Task details | When a line in the entries below contains the word "site", copy that line.

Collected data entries
━━━━━━━━━━━━━━━━━━━━━━━━━━━━━━
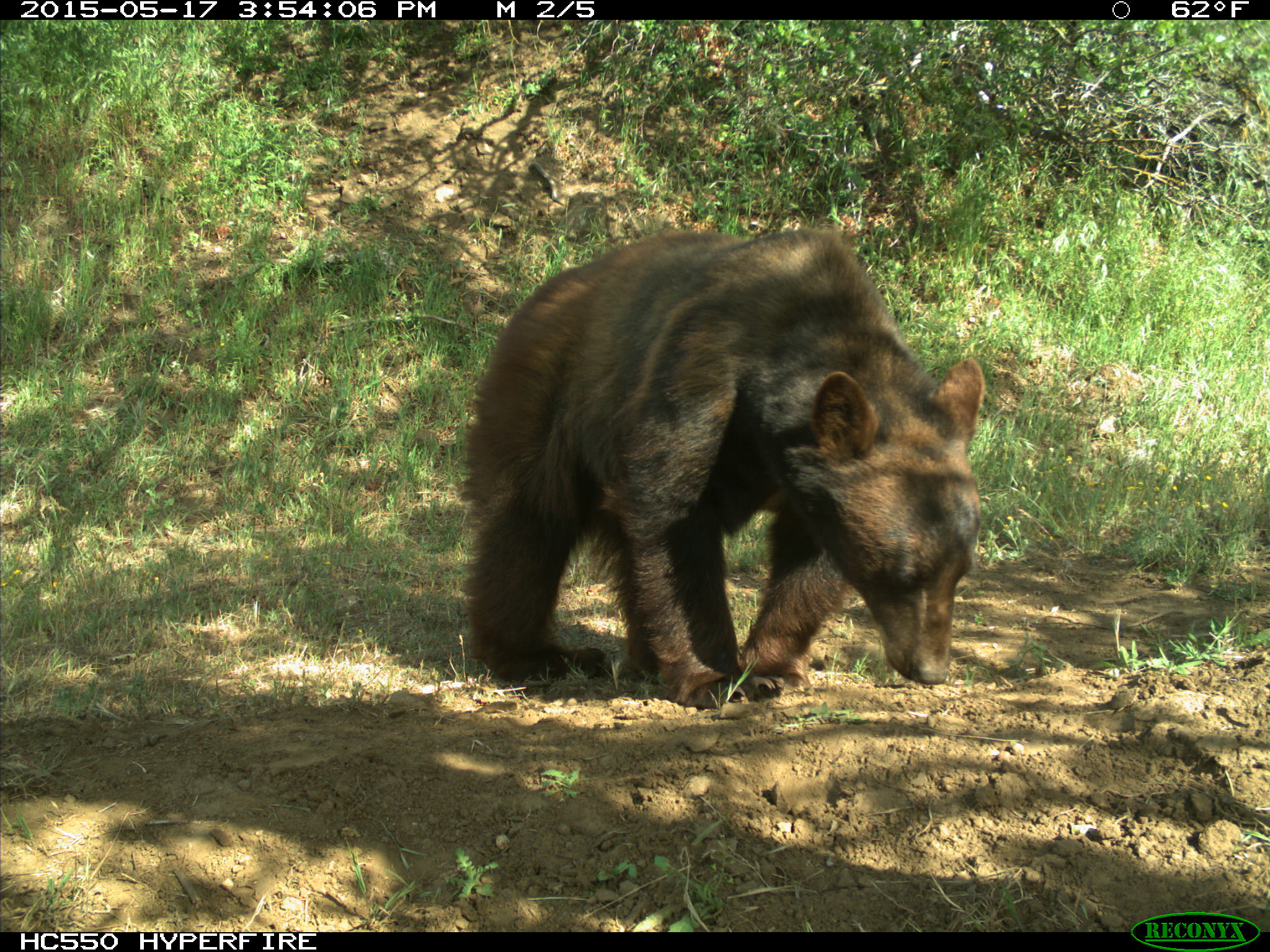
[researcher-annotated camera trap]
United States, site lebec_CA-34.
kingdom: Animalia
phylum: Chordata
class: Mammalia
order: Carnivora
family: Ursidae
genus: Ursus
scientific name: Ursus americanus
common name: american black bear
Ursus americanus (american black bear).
━━━━━━━━━━━━━━━━━━━━━━━━━━━━━━
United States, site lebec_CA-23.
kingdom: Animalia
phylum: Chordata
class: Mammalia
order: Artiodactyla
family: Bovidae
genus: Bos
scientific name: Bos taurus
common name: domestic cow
━━━━━━━━━━━━━━━━━━━━━━━━━━━━━━
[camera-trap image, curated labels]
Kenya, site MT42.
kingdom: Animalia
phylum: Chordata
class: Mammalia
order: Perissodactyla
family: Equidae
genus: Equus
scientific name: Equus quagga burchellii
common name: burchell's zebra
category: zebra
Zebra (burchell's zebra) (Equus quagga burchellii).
━━━━━━━━━━━━━━━━━━━━━━━━━━━━━━
Reply |
United States, site lebec_CA-34.
United States, site lebec_CA-23.
Kenya, site MT42.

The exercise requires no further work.